As the Devil Dares (Capturing the Carlisles #3)(63)
He nodded, but a perturbed frown pulled at his brow. Leading her more slowly now, he shot a glance behind her to where she’d been gazing when she stumbled. “You were looking at Carlisle.”
“Can you blame me?” Perturbed at being so easily caught gawking after the man, she arched a brow and pretended her attentions were simply part of their war. “A wise admiral always knows where the enemy’s fleet is anchored.”
He nodded but wisely kept them moving at a slower pace so she wouldn’t trip again, which was now at half speed to the orchestra and bottlenecked the couples behind them. She affectionately squeezed his hand. Whitby was a dear friend but an absolute menace on the dance floor.
“Didn’t you expect to see him waltzing?” he asked, as persistent as a dog after a bone.
Not at all. But she refused to admit that. “I’m only concerned about his unfortunate partner.” She sniffed and gave a haughty toss of her head. “That the poor girl must suffer his boorish attentions.”
He hee-hawed a laugh. “You’re jealous!”
Horror sank through her. “I most certainly am not!”
“Oh, you are.” He grinned like the cat who caught the canary. “Mrs. Smith is going to crow when I tell her!”
“I am not interested in Carlisle,” she hissed out, with a smile still firmly glued in place for anyone who was watching and a small pang of remorse for lying to her best friend. Whitby didn’t deserve her dissembling, but neither did she want to discuss Robert Carlisle with him. “That man has made my life a confused mess since the moment he walked into it.” And that was most definitely not a lie.
“Yes. But you’re still jealous that he’s waltzing with someone else, while you only had the opening quadrille.”
Blast him for being right! She was jealous. Whitby knew her too well not to notice that it pricked at her. But she would never tell him that she’d found herself attracted to Carlisle, enough that she’d let him kiss her so passionately in the schoolroom. Or admit to the hurt he’d inflicted when he’d made that callous comment about how he didn’t want to burn himself on her.
That other woman was welcome to him. Mariah certainly did not want that intolerable man for herself…but drat it, she didn’t want anyone else to have him, either.
“I will admit,” she answered, deliberately choosing her words, “that Robert Carlisle is an attractive man, if a lady likes that golden Adonis sort.” Which she did. A great deal. “And he does appear to have some fine qualities, if a person is able to overlook that prickly personality of his.”
“Prickly?” He glanced curiously in Robert’s direction. “That’s some neat trick.”
She puzzled. “What is?”
“How a man can turn himself into a cactus,” he goaded teasingly. “But then, Adonis was the god of plants.”
She rolled her eyes with failing patience. “Not of plants, Whitby. The god of spring’s rebirth.”

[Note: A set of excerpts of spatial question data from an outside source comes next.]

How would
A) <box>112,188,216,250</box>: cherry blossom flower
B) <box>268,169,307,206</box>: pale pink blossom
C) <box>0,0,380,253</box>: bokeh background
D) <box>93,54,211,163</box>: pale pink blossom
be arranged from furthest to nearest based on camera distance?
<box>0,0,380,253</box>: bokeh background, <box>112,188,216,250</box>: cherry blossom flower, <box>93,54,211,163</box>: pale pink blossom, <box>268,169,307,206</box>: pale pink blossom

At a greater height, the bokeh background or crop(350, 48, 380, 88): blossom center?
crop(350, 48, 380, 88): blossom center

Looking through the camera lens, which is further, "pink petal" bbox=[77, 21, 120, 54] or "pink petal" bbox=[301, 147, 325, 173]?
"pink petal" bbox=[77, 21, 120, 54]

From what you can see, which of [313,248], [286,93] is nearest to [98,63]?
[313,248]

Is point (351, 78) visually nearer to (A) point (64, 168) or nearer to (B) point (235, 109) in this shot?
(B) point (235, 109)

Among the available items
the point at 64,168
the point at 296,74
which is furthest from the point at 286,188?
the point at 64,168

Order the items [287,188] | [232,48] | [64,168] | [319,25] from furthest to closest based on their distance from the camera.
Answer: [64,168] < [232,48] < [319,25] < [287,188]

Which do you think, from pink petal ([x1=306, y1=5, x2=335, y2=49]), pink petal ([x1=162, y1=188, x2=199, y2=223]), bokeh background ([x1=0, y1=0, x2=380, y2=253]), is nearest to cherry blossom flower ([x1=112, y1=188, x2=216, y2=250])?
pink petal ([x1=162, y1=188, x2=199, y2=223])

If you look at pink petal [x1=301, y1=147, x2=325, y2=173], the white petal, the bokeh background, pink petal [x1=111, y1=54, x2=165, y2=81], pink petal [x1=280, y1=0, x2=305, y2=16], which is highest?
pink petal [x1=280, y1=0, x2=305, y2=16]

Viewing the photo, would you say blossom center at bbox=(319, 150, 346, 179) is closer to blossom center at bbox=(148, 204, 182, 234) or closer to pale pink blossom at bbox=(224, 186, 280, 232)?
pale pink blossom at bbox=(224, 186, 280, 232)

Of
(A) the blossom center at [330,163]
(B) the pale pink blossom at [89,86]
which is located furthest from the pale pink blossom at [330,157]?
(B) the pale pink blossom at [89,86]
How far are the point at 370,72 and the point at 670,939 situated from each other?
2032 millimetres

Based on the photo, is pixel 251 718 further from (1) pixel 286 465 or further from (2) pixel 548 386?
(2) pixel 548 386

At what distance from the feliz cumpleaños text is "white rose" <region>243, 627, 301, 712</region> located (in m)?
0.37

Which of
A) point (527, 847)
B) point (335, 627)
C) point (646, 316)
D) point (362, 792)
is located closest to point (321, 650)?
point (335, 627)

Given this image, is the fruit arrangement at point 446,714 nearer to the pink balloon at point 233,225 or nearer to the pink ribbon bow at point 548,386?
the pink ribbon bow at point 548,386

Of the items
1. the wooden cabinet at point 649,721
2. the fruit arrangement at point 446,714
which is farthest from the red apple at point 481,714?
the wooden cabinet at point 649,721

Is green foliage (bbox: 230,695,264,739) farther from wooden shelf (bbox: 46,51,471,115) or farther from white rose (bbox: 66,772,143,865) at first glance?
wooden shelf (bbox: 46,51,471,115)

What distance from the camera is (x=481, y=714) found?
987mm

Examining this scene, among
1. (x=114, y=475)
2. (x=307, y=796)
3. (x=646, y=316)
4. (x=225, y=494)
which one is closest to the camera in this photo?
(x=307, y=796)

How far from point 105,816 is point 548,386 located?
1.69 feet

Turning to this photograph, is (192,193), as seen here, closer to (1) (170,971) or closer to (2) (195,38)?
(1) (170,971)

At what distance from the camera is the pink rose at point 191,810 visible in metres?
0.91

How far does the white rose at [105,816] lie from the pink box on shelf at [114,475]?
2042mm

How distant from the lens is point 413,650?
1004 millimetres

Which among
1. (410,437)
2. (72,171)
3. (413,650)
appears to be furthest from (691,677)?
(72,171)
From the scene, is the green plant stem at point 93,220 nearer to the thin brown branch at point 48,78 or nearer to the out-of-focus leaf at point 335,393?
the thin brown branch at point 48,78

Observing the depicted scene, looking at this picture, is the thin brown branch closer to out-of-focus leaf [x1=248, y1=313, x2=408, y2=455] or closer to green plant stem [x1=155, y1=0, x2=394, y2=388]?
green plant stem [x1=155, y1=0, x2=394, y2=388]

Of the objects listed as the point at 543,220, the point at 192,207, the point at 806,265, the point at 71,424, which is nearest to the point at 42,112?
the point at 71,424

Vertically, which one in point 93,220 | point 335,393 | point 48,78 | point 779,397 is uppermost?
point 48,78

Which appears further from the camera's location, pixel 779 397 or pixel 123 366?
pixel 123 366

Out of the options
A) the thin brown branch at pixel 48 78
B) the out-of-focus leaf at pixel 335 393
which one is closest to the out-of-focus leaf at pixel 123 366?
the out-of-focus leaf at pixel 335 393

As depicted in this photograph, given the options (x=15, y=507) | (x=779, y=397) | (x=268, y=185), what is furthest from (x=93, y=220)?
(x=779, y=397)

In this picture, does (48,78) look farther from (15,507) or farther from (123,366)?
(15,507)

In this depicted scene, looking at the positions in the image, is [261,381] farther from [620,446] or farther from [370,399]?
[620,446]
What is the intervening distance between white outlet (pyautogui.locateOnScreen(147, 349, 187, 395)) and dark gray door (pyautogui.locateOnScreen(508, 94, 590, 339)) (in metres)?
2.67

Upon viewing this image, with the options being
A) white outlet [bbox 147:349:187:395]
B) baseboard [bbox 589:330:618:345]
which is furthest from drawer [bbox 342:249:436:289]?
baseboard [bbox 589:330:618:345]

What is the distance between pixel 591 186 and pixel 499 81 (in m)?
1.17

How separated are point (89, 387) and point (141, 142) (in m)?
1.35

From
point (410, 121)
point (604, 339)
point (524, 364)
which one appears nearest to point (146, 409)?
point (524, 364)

“So you admit that Carlisle is a god?”
“Robert Carlisle is not an Adonis!”
The aggravated words flew out before she could stop them, and in her pique, just loudly enough for all the nearby couples to hear. The women tittered at her embarrassment, while the men smiled smugly to have their jealous opinions of Robert confirmed.
A hot blush heated the back of her neck. For once, Whitby’s antics were not amusing. She lowered her voice and glared daggers at him, which only broadened his grin. Drat him.
“Robert Carlisle is attempting to take Winslow Shipping away from me,” she reminded him. “And his goal is to marry me off, don’t forget.”
That vanished his grin. He said somberly. “Not if you don’t want to.”
“And risk losing my allowance?” The severity of that thought landed hard on her shoulders, which sagged beneath the weight of it. That was still a very real threat. Papa would never force her to marry the first man who came along just to be wed and out of his house. But if a proper gentleman with a solid reputation and financial resources offered for her, then he might very well carry out his threat rather than let her refuse. “What would Gatewell do then? And all the children? Where would they go if they didn’t have us to shelter them? What would happen to them?”
When he couldn’t answer, she looked away as fresh frustration knotted inside her. Over a month had passed since Papa laid down his ultimatum, and nothing about her situation had changed. Her allowance was still as tenuous as ever, and Whitby certainly wasn’t helping with all his taunts about Robert.
“Then marry me instead,” he proposed earnestly.
Her chest tightened at the sweetness of his offer. One she would never accept. For all that she didn’t want marriage forced upon her, she still held out hope that one day she might find a husband who loved her. Whom she loved in return. And that man was not Hugh Whitby.
With a shake of her head, she answered gently, “You don’t love me.”
“Not romantically,” he admitted, giving her hand a squeeze, “but I do care about you. And I don’t want you to be hurt by Carlisle.”
Her eyes blurred. He no longer wore that silly grin but looked down at her with complete sincerity…and an expression lying somewhere between dreadful expectation and sheer terror that she might just accept. His offer to marry her only proved what a good man he was. And someday he would make a very wonderful husband. To some other woman.